Comparing Numba and Julia for a complex matrix computation

I finally was able to get the example running. Primarily I wanted to ask, whether the code and it’s style is okay, before I want to optimize it. I thought it would be somewhat faster even on a single core.

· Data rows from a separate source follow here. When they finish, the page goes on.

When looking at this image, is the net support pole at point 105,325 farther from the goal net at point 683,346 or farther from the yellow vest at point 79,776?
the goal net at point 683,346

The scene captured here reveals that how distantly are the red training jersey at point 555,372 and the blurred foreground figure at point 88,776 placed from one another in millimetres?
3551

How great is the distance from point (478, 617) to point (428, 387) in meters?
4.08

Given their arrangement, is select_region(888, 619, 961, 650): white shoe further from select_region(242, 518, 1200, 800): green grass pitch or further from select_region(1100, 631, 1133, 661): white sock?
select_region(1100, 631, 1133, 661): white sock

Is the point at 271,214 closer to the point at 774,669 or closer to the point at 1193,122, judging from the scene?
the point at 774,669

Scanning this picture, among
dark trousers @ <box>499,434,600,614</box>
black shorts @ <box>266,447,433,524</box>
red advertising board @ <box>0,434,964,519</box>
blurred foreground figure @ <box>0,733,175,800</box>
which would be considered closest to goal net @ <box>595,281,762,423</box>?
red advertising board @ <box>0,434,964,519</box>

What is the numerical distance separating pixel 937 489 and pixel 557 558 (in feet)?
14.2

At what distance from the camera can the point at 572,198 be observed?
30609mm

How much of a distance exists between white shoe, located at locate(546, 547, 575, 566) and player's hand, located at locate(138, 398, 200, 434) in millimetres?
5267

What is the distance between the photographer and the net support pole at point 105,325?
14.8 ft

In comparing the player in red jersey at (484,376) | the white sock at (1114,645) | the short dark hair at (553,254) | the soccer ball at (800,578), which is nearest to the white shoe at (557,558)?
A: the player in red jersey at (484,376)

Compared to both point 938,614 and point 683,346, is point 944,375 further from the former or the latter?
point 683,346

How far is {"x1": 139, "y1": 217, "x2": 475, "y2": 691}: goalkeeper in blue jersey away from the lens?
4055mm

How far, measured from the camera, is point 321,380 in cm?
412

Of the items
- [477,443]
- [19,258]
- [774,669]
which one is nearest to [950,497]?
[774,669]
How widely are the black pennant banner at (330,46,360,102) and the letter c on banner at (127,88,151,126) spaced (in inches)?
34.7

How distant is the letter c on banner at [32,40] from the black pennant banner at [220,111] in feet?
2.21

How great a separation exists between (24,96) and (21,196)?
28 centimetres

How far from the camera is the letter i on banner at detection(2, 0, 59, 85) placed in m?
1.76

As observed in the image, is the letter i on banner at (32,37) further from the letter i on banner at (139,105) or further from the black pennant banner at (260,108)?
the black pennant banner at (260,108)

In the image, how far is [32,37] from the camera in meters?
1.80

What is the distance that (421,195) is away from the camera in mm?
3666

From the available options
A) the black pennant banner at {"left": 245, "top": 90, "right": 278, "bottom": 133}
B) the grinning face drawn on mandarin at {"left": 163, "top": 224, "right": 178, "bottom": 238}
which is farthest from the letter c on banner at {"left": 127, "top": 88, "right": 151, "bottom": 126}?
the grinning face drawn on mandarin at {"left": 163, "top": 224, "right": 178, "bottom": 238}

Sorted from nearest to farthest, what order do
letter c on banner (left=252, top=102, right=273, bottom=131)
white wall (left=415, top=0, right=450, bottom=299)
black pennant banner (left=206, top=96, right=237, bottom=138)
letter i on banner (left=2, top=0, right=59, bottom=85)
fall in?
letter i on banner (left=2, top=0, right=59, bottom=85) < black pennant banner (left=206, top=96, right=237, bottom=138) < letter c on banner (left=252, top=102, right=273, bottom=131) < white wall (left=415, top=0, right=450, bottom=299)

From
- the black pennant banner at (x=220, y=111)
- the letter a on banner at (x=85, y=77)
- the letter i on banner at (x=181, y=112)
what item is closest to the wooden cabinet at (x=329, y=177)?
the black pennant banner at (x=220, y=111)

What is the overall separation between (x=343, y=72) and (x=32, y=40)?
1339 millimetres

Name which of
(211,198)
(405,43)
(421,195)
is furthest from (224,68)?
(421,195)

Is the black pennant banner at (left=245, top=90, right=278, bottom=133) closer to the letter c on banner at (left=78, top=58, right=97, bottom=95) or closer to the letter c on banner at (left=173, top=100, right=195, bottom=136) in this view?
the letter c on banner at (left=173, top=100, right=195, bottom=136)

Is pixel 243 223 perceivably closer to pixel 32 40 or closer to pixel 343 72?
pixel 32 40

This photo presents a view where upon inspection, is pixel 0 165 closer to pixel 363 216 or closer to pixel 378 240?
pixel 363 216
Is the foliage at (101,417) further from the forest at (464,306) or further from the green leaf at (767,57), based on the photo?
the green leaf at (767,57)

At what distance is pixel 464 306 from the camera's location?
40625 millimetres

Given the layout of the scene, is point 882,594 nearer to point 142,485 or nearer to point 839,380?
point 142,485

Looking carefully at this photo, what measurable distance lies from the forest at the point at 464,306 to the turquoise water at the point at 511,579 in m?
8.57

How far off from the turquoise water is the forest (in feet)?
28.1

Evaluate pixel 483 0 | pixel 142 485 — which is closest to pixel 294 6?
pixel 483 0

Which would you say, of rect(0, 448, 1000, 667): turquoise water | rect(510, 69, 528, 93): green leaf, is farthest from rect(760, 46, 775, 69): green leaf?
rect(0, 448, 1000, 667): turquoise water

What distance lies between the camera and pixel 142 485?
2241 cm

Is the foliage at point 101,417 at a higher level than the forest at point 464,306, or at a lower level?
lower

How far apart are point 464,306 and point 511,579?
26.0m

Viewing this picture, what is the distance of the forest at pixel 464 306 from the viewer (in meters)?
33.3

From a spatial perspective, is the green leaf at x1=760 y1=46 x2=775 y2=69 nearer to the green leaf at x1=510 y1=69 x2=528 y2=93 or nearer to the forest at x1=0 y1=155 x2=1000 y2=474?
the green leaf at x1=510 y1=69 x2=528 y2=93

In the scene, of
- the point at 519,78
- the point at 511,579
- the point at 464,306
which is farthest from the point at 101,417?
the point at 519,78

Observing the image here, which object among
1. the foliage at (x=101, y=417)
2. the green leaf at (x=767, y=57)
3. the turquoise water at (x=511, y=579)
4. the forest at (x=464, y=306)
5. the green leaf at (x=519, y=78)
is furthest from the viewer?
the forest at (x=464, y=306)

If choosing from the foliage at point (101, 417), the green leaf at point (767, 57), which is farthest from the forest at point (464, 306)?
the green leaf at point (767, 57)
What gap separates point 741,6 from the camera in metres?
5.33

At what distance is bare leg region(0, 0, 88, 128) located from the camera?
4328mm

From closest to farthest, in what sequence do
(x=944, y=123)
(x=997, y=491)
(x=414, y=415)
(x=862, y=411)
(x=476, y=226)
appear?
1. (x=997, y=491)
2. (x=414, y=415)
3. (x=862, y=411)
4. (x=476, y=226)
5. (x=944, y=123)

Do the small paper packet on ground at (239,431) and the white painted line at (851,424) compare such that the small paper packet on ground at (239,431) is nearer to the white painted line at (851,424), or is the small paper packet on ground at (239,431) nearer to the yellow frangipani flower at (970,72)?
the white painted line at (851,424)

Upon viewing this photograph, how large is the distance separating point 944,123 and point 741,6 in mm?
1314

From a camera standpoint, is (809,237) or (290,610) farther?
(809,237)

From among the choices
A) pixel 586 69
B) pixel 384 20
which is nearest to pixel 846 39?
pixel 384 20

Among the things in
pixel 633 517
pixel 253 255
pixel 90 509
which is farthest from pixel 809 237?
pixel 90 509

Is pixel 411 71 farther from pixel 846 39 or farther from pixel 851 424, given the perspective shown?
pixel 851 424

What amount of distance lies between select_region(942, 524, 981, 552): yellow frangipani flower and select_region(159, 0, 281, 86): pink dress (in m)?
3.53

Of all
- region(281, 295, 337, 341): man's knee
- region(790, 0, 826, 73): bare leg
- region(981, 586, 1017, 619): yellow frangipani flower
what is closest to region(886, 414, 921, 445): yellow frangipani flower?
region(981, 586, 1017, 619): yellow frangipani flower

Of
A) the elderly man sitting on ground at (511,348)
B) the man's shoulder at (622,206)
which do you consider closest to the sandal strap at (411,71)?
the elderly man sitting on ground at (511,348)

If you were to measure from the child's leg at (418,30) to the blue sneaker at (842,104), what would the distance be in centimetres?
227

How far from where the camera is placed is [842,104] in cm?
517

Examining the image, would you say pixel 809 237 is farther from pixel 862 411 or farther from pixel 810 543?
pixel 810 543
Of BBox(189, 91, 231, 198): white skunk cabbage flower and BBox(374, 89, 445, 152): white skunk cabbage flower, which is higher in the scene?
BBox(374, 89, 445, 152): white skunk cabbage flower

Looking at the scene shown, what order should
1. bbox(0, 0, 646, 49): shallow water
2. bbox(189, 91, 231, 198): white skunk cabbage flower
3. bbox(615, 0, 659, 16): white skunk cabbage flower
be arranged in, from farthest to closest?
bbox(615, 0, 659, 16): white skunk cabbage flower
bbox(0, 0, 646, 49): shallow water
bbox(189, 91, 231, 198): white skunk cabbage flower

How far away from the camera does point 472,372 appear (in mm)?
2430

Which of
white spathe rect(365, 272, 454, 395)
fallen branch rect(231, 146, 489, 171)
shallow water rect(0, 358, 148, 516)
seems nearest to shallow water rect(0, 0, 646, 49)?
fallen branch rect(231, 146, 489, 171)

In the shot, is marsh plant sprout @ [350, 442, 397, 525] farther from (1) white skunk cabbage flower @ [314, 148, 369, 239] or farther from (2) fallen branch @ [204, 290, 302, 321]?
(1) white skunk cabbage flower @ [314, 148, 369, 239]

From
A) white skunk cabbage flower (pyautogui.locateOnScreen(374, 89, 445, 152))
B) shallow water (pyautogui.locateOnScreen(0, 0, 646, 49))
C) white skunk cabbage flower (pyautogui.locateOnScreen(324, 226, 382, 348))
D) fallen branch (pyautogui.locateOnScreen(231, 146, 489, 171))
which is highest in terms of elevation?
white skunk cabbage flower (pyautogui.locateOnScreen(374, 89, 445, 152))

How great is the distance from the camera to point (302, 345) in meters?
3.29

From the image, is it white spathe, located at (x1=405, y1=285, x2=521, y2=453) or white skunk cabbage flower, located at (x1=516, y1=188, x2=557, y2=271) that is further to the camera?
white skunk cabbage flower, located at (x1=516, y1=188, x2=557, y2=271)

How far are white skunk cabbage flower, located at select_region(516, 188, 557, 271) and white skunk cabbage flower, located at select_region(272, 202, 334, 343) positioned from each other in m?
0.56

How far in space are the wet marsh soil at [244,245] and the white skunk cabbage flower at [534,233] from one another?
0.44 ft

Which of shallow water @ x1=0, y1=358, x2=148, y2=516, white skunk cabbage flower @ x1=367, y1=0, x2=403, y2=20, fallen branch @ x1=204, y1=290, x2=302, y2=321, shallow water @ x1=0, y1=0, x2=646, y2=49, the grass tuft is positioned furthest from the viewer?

It also has a lot of allocations!

height, width = 187, 746;
org_sized = rand(Float32, (2001, 2001)) * 60;
shadow_time_hrs = zeros(Float32, size(org_sized));
height_mat = rand(Float32, (height, width)) * 100; 
angle_mat = round.(Int32, 2 .* atand.(0:height-1, (0:width-1)' .-(width/2-1))) .+ 1;

enlarged_size = zeros(eltype(org_sized), size(org_sized, 1) + height, size(org_sized, 2) + width);
enlarged_size[1:size(org_sized, 1), range(Int(width/2), length=size(org_sized, 2))] = org_sized;

function computeSumHours(org_sized, enlarged_size, angle_mat, height_mat, weights, y, x)
    height, width = size(height_mat)
    short_elevations = enlarged_size[y:y+height, x:x+width]
    shadowed_segments = zeros(eltype(weights), 361)

    for x2 in 1:width
        for y2 in 1:height
            overshadowed = (short_elevations[y2, x2] - org_sized[y, x]) > height_mat[y2, x2]
            if overshadowed
                angle = angle_mat[y2, x2]
                if shadowed_segments[angle] != 0.0
                    shadowed_segments[angle] = weights[angle]
                end
            end
        end
    end

    return sum(shadowed_segments)
end

function computeAllLines(org_sized, enlarged_size, angle_mat, height_mat, shadow_time_hrs, weights)
    for x in 1:size(org_sized, 2) - 1
        for y  in 1:size(org_sized, 1) - 1
            shadow_time_hrs[x, y] = computeSumHours(org_sized, enlarged_size, angle_mat, height_mat, weights, y, x)
        end
    end
    return shadow_time_hrs
end       

@time result = computeAllLines(org_sized, enlarged_size, angle_mat, height_mat, shadow_time_hrs, weights)

The timing:

1827.429890 seconds (12.02 M allocations: 2.050 TiB, 2.64% gc time, 0.00% compilation time)

What would be the next steps (after fixing the code) you would take to optimize it?